* **What to produce**:
From the entries below, give the number of lines where the word "States" occurs, and nothing else.

Stored items:
============================================================
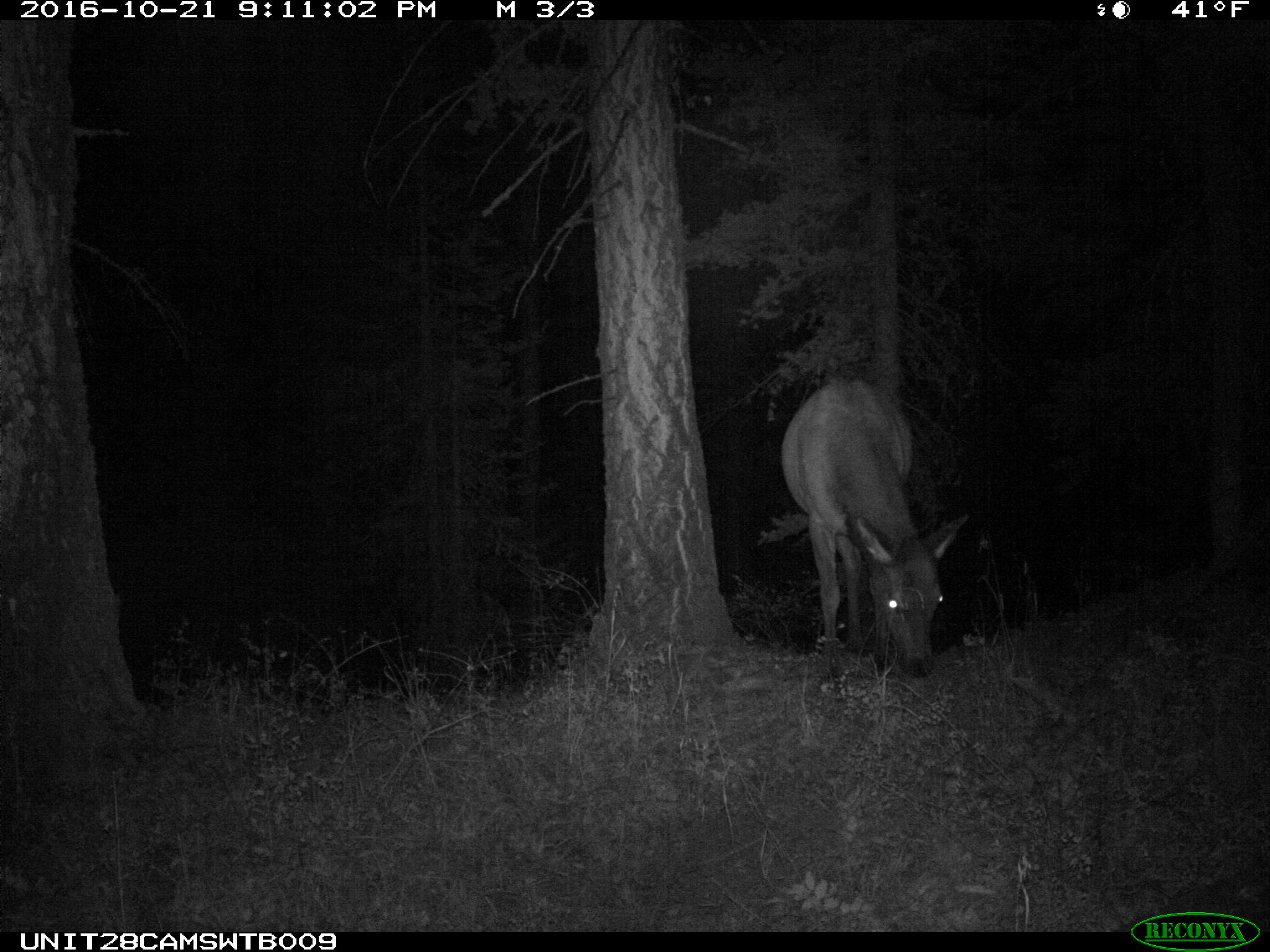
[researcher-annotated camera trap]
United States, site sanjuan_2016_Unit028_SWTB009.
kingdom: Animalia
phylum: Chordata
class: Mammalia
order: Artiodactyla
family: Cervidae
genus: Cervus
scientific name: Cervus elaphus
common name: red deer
============================================================
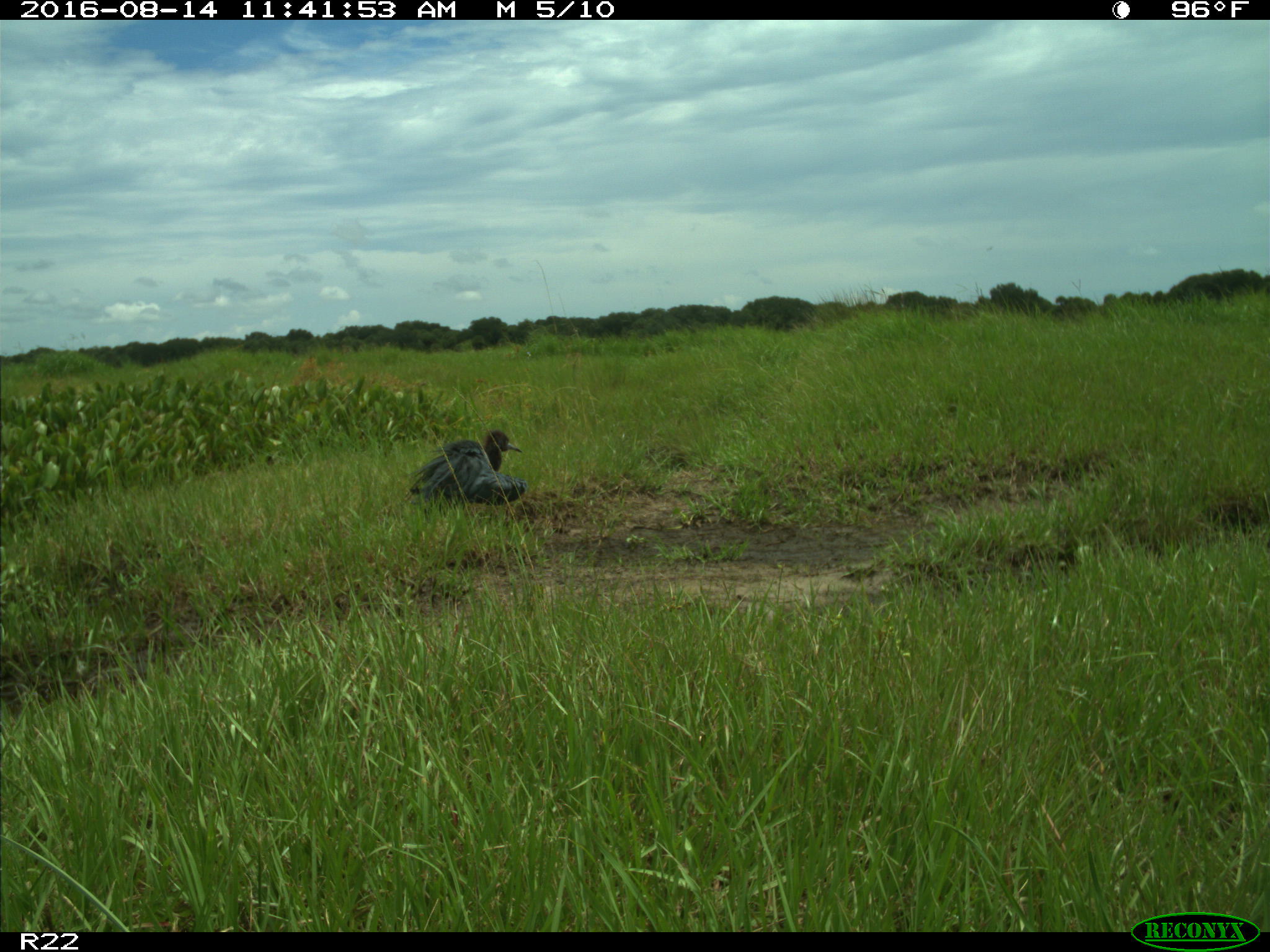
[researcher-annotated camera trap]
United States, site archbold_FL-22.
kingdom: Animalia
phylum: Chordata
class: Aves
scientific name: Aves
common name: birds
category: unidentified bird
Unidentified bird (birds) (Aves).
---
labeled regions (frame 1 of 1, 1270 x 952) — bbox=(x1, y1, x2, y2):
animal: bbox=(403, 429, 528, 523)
============================================================
* **The completed task**:
2